> **Task**
All entries below are to be retyped in full, precisely as they appear.

Stored data
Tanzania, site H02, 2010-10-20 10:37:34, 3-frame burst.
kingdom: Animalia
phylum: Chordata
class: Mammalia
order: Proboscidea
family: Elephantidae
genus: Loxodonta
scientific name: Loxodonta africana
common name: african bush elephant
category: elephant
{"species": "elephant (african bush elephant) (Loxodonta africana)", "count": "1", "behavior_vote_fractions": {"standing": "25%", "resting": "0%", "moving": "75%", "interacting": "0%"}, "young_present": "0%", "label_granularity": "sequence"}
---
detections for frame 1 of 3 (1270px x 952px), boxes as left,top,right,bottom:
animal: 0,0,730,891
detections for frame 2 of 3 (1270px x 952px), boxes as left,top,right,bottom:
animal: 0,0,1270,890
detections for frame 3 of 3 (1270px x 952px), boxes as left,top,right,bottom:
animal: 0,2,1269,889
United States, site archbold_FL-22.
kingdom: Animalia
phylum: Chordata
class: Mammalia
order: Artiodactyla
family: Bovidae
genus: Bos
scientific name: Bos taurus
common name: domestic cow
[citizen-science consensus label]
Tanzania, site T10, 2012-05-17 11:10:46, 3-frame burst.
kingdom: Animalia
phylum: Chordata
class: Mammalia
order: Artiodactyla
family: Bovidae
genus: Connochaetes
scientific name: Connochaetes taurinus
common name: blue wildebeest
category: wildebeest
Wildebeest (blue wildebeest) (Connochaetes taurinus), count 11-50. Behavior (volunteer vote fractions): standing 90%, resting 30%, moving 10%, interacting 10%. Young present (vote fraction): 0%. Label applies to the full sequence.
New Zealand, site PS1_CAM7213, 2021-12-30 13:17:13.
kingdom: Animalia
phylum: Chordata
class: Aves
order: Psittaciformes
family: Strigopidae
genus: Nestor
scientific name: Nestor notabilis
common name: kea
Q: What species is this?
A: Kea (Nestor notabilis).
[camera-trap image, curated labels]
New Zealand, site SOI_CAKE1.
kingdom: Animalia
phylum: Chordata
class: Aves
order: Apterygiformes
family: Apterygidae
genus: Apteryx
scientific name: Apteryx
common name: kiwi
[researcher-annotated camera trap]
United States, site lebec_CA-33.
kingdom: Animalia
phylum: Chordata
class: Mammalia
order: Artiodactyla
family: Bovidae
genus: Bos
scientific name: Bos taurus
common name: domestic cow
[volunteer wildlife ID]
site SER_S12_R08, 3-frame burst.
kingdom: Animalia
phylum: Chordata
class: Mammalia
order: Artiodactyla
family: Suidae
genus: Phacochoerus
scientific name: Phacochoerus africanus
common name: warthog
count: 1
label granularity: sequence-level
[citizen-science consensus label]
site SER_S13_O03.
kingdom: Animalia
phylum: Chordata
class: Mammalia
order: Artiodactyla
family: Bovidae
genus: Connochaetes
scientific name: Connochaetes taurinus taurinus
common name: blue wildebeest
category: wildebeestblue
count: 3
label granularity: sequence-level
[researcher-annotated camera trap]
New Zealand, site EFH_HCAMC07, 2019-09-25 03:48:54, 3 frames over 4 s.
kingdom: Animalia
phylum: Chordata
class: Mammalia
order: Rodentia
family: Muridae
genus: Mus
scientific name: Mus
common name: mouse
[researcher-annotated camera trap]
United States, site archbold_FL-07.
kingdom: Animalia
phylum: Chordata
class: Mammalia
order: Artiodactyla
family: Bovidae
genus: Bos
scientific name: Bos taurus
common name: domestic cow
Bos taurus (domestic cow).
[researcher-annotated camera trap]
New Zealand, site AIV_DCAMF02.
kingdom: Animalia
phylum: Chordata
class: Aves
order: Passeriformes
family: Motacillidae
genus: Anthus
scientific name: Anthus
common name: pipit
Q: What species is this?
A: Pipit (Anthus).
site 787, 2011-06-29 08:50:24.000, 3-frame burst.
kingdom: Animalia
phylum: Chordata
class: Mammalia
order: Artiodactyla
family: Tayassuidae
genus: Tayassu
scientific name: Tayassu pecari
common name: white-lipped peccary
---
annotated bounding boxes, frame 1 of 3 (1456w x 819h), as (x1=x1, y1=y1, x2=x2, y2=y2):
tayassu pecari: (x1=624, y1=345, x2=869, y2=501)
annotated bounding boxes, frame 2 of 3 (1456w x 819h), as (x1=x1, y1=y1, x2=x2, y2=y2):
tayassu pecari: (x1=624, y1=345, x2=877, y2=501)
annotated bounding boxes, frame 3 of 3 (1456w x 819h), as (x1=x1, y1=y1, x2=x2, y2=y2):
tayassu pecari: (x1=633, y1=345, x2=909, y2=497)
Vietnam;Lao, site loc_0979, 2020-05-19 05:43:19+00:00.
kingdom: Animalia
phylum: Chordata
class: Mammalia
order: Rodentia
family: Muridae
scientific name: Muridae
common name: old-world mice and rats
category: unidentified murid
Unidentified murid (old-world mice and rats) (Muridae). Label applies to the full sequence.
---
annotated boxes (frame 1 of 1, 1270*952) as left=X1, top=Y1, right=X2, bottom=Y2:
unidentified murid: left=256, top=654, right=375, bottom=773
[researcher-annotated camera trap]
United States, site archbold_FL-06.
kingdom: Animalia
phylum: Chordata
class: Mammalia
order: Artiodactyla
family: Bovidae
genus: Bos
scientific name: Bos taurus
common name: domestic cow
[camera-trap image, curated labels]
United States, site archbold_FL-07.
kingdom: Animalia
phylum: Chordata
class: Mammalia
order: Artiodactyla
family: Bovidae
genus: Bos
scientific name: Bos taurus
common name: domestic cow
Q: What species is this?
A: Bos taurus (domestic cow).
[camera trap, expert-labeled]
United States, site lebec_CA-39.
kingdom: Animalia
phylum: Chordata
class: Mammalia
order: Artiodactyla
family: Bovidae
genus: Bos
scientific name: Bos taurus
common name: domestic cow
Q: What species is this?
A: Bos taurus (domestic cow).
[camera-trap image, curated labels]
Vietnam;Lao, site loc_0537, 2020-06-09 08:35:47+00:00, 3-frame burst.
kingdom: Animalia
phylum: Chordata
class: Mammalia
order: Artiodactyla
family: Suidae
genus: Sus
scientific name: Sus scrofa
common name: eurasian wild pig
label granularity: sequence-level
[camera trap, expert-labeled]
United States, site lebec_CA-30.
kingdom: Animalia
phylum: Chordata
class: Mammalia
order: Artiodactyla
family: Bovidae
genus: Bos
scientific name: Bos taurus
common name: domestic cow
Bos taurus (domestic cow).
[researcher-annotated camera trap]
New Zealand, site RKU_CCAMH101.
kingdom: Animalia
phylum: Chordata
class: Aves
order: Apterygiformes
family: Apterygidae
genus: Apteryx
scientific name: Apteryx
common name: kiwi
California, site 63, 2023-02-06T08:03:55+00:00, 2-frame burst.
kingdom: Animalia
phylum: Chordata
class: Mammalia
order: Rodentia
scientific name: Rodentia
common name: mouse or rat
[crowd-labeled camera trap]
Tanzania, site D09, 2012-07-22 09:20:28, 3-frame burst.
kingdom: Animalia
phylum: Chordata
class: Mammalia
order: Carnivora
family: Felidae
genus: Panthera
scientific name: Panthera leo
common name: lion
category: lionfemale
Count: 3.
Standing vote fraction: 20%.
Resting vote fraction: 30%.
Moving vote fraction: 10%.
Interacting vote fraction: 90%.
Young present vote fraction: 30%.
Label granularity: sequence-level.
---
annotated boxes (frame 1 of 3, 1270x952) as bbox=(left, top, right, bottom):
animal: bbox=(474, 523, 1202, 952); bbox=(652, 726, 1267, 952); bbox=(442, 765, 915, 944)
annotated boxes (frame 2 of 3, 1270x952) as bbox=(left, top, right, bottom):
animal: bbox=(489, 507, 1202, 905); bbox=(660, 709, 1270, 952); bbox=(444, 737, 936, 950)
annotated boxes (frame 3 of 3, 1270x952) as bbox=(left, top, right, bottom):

> **Problem solution**
Tanzania, site H02, 2010-10-20 10:37:34, 3-frame burst.
kingdom: Animalia
phylum: Chordata
class: Mammalia
order: Proboscidea
family: Elephantidae
genus: Loxodonta
scientific name: Loxodonta africana
common name: african bush elephant
category: elephant
{"species": "elephant (african bush elephant) (Loxodonta africana)", "count": "1", "behavior_vote_fractions": {"standing": "25%", "resting": "0%", "moving": "75%", "interacting": "0%"}, "young_present": "0%", "label_granularity": "sequence"}
---
detections for frame 1 of 3 (1270px x 952px), boxes as left,top,right,bottom:
animal: 0,0,730,891
detections for frame 2 of 3 (1270px x 952px), boxes as left,top,right,bottom:
animal: 0,0,1270,890
detections for frame 3 of 3 (1270px x 952px), boxes as left,top,right,bottom:
animal: 0,2,1269,889
United States, site archbold_FL-22.
kingdom: Animalia
phylum: Chordata
class: Mammalia
order: Artiodactyla
family: Bovidae
genus: Bos
scientific name: Bos taurus
common name: domestic cow
[citizen-science consensus label]
Tanzania, site T10, 2012-05-17 11:10:46, 3-frame burst.
kingdom: Animalia
phylum: Chordata
class: Mammalia
order: Artiodactyla
family: Bovidae
genus: Connochaetes
scientific name: Connochaetes taurinus
common name: blue wildebeest
category: wildebeest
Wildebeest (blue wildebeest) (Connochaetes taurinus), count 11-50. Behavior (volunteer vote fractions): standing 90%, resting 30%, moving 10%, interacting 10%. Young present (vote fraction): 0%. Label applies to the full sequence.
New Zealand, site PS1_CAM7213, 2021-12-30 13:17:13.
kingdom: Animalia
phylum: Chordata
class: Aves
order: Psittaciformes
family: Strigopidae
genus: Nestor
scientific name: Nestor notabilis
common name: kea
Q: What species is this?
A: Kea (Nestor notabilis).
[camera-trap image, curated labels]
New Zealand, site SOI_CAKE1.
kingdom: Animalia
phylum: Chordata
class: Aves
order: Apterygiformes
family: Apterygidae
genus: Apteryx
scientific name: Apteryx
common name: kiwi
[researcher-annotated camera trap]
United States, site lebec_CA-33.
kingdom: Animalia
phylum: Chordata
class: Mammalia
order: Artiodactyla
family: Bovidae
genus: Bos
scientific name: Bos taurus
common name: domestic cow
[volunteer wildlife ID]
site SER_S12_R08, 3-frame burst.
kingdom: Animalia
phylum: Chordata
class: Mammalia
order: Artiodactyla
family: Suidae
genus: Phacochoerus
scientific name: Phacochoerus africanus
common name: warthog
count: 1
label granularity: sequence-level
[citizen-science consensus label]
site SER_S13_O03.
kingdom: Animalia
phylum: Chordata
class: Mammalia
order: Artiodactyla
family: Bovidae
genus: Connochaetes
scientific name: Connochaetes taurinus taurinus
common name: blue wildebeest
category: wildebeestblue
count: 3
label granularity: sequence-level
[researcher-annotated camera trap]
New Zealand, site EFH_HCAMC07, 2019-09-25 03:48:54, 3 frames over 4 s.
kingdom: Animalia
phylum: Chordata
class: Mammalia
order: Rodentia
family: Muridae
genus: Mus
scientific name: Mus
common name: mouse
[researcher-annotated camera trap]
United States, site archbold_FL-07.
kingdom: Animalia
phylum: Chordata
class: Mammalia
order: Artiodactyla
family: Bovidae
genus: Bos
scientific name: Bos taurus
common name: domestic cow
Bos taurus (domestic cow).
[researcher-annotated camera trap]
New Zealand, site AIV_DCAMF02.
kingdom: Animalia
phylum: Chordata
class: Aves
order: Passeriformes
family: Motacillidae
genus: Anthus
scientific name: Anthus
common name: pipit
Q: What species is this?
A: Pipit (Anthus).
site 787, 2011-06-29 08:50:24.000, 3-frame burst.
kingdom: Animalia
phylum: Chordata
class: Mammalia
order: Artiodactyla
family: Tayassuidae
genus: Tayassu
scientific name: Tayassu pecari
common name: white-lipped peccary
---
annotated bounding boxes, frame 1 of 3 (1456w x 819h), as (x1=x1, y1=y1, x2=x2, y2=y2):
tayassu pecari: (x1=624, y1=345, x2=869, y2=501)
annotated bounding boxes, frame 2 of 3 (1456w x 819h), as (x1=x1, y1=y1, x2=x2, y2=y2):
tayassu pecari: (x1=624, y1=345, x2=877, y2=501)
annotated bounding boxes, frame 3 of 3 (1456w x 819h), as (x1=x1, y1=y1, x2=x2, y2=y2):
tayassu pecari: (x1=633, y1=345, x2=909, y2=497)
Vietnam;Lao, site loc_0979, 2020-05-19 05:43:19+00:00.
kingdom: Animalia
phylum: Chordata
class: Mammalia
order: Rodentia
family: Muridae
scientific name: Muridae
common name: old-world mice and rats
category: unidentified murid
Unidentified murid (old-world mice and rats) (Muridae). Label applies to the full sequence.
---
annotated boxes (frame 1 of 1, 1270*952) as left=X1, top=Y1, right=X2, bottom=Y2:
unidentified murid: left=256, top=654, right=375, bottom=773
[researcher-annotated camera trap]
United States, site archbold_FL-06.
kingdom: Animalia
phylum: Chordata
class: Mammalia
order: Artiodactyla
family: Bovidae
genus: Bos
scientific name: Bos taurus
common name: domestic cow
[camera-trap image, curated labels]
United States, site archbold_FL-07.
kingdom: Animalia
phylum: Chordata
class: Mammalia
order: Artiodactyla
family: Bovidae
genus: Bos
scientific name: Bos taurus
common name: domestic cow
Q: What species is this?
A: Bos taurus (domestic cow).
[camera trap, expert-labeled]
United States, site lebec_CA-39.
kingdom: Animalia
phylum: Chordata
class: Mammalia
order: Artiodactyla
family: Bovidae
genus: Bos
scientific name: Bos taurus
common name: domestic cow
Q: What species is this?
A: Bos taurus (domestic cow).
[camera-trap image, curated labels]
Vietnam;Lao, site loc_0537, 2020-06-09 08:35:47+00:00, 3-frame burst.
kingdom: Animalia
phylum: Chordata
class: Mammalia
order: Artiodactyla
family: Suidae
genus: Sus
scientific name: Sus scrofa
common name: eurasian wild pig
label granularity: sequence-level
[camera trap, expert-labeled]
United States, site lebec_CA-30.
kingdom: Animalia
phylum: Chordata
class: Mammalia
order: Artiodactyla
family: Bovidae
genus: Bos
scientific name: Bos taurus
common name: domestic cow
Bos taurus (domestic cow).
[researcher-annotated camera trap]
New Zealand, site RKU_CCAMH101.
kingdom: Animalia
phylum: Chordata
class: Aves
order: Apterygiformes
family: Apterygidae
genus: Apteryx
scientific name: Apteryx
common name: kiwi
California, site 63, 2023-02-06T08:03:55+00:00, 2-frame burst.
kingdom: Animalia
phylum: Chordata
class: Mammalia
order: Rodentia
scientific name: Rodentia
common name: mouse or rat
[crowd-labeled camera trap]
Tanzania, site D09, 2012-07-22 09:20:28, 3-frame burst.
kingdom: Animalia
phylum: Chordata
class: Mammalia
order: Carnivora
family: Felidae
genus: Panthera
scientific name: Panthera leo
common name: lion
category: lionfemale
Count: 3.
Standing vote fraction: 20%.
Resting vote fraction: 30%.
Moving vote fraction: 10%.
Interacting vote fraction: 90%.
Young present vote fraction: 30%.
Label granularity: sequence-level.
---
annotated boxes (frame 1 of 3, 1270x952) as bbox=(left, top, right, bottom):
animal: bbox=(474, 523, 1202, 952); bbox=(652, 726, 1267, 952); bbox=(442, 765, 915, 944)
annotated boxes (frame 2 of 3, 1270x952) as bbox=(left, top, right, bottom):
animal: bbox=(489, 507, 1202, 905); bbox=(660, 709, 1270, 952); bbox=(444, 737, 936, 950)
annotated boxes (frame 3 of 3, 1270x952) as bbox=(left, top, right, bottom):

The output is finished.